The province’s new strategy must help us win both the short-term economic battles and the long-term war for the climate. And we must not lose sight of our future.
In the long term, we need to position ourselves so our economy can continue to grow without the dependence on carbon emissions. New technologies that cost less and emit less carbon but perform better are our best bets to get there. Unfortunately, while energy storage, combined with renewables such as solar and wind, is already having a significant impact, there is no magic bullet.
For new technologies to reach mass-market commercial viability, we traverse a long path of innovation, starting with publicly funded basic research and moving on to early demonstration projects, early adoption and entrepreneurial dissemination.
These early stages cannot even start without public funding. In fact, the public sector has been behind every major innovation for decades. That’s why it’s critical that we still maintain, even grow, a healthy research ecosystem for clean technologies. Otherwise, we will be left behind as other countries, such as the UK, China, Brazil, the US and Finland, continue to invest in their futures through research. One important initiative in Canada is at Ryerson, where a federally funded Canada-wide research network is working in the development of market-ready energy storage technologies.
In the near term, we need a solution to discourage carbon emissions at the lowest cost. As Ontario’s government collects climate ideas from the public, every idea should be measured against its return on investment; for example, what is its cost per unit of carbon avoided?
Some actions tie emissions reductions to economic gain. Do these first. These are things that should be happening but aren’t because of market failure. Figure out the reason for this market failure and fix it. Then consider targeted, narrow public interventions for the break-even and low-cost ideas. For Ontario, electricity contributes only 3 percent of total greenhouse gas emissions; the most promising opportunities will likely lie in transportation and space heating. An example is the electrification of cars and trucks in certain circumstances where the fuel savings and longer asset life offset the higher initial costs. Similarly, buildings whose upgrades can be offset by lower heating bills could reduce carbon emissions and also make economic sense.
In theory, a price on carbon, whether through a tax or through the soon to be scrapped cap-and-trade system, is an economy-wide mechanism that would automatically incentivize the lowest cost emission reductions. However, there is fierce resistance in some quarters. The federal carbon price is a start, but the price is too low to get the level of change we need. Also, a carbon-pricing system can be unwieldy, with high overhead costs, and the public needs to be confident in how the revenues are used.
Much of the public discourse so far has revolved around cap-and-trade, the system in which carbon emitters can buy and trade the right to pollute. But a true, comprehensive climate change strategy must go beyond a simple binary choice of a carbon price or not — it must take a broader perspective. Neither a red light nor a green light for a carbon price on its own can fully solve our climate challenge.

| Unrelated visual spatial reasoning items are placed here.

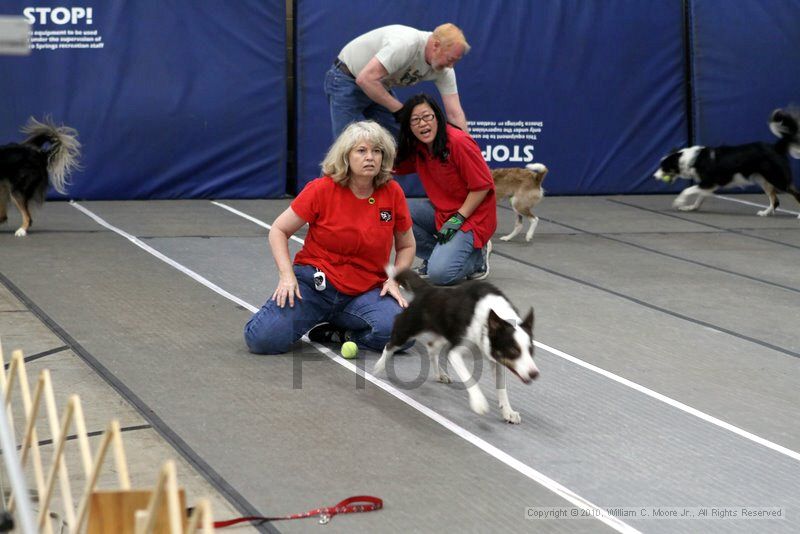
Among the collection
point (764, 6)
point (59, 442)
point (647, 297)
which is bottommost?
point (647, 297)

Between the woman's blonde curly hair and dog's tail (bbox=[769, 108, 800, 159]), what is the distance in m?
6.25

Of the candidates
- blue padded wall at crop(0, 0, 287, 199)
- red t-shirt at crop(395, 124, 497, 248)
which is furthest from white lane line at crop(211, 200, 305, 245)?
red t-shirt at crop(395, 124, 497, 248)

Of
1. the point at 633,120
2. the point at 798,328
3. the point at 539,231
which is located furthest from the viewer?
the point at 633,120

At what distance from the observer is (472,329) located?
14.1ft

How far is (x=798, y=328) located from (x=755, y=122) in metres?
5.75

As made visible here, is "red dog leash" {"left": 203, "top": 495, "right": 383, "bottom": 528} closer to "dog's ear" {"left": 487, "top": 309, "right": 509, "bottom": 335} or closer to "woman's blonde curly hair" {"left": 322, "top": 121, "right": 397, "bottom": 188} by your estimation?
"dog's ear" {"left": 487, "top": 309, "right": 509, "bottom": 335}

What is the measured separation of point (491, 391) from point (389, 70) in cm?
289

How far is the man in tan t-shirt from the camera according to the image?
6805 millimetres

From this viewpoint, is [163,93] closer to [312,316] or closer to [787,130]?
[312,316]

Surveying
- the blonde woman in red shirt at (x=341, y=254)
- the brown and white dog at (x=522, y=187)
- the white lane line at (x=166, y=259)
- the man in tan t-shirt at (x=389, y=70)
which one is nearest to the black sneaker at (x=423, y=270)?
the man in tan t-shirt at (x=389, y=70)

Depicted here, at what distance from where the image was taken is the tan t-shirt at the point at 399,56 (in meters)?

And while all this is taking place, we must enable sections of society that are struggling economically to participate in these climate change efforts. In the short term we must be careful that the actions taken do not financially drain these communities, and for the long term we must create a low-carbon economy that is inclusive. Skills development and education can go a long way to break down barriers and spread the wealth.
We need to think bigger and broader to ensure that our choices protect the planet for tomorrow while not placing an unfair burden on taxpayers today. We have to win the short-term battles, by pairing emissions reductions with economic gain, and the long-term war, by positioning all Ontarians to be ready to thrive in the new climate-friendly economy.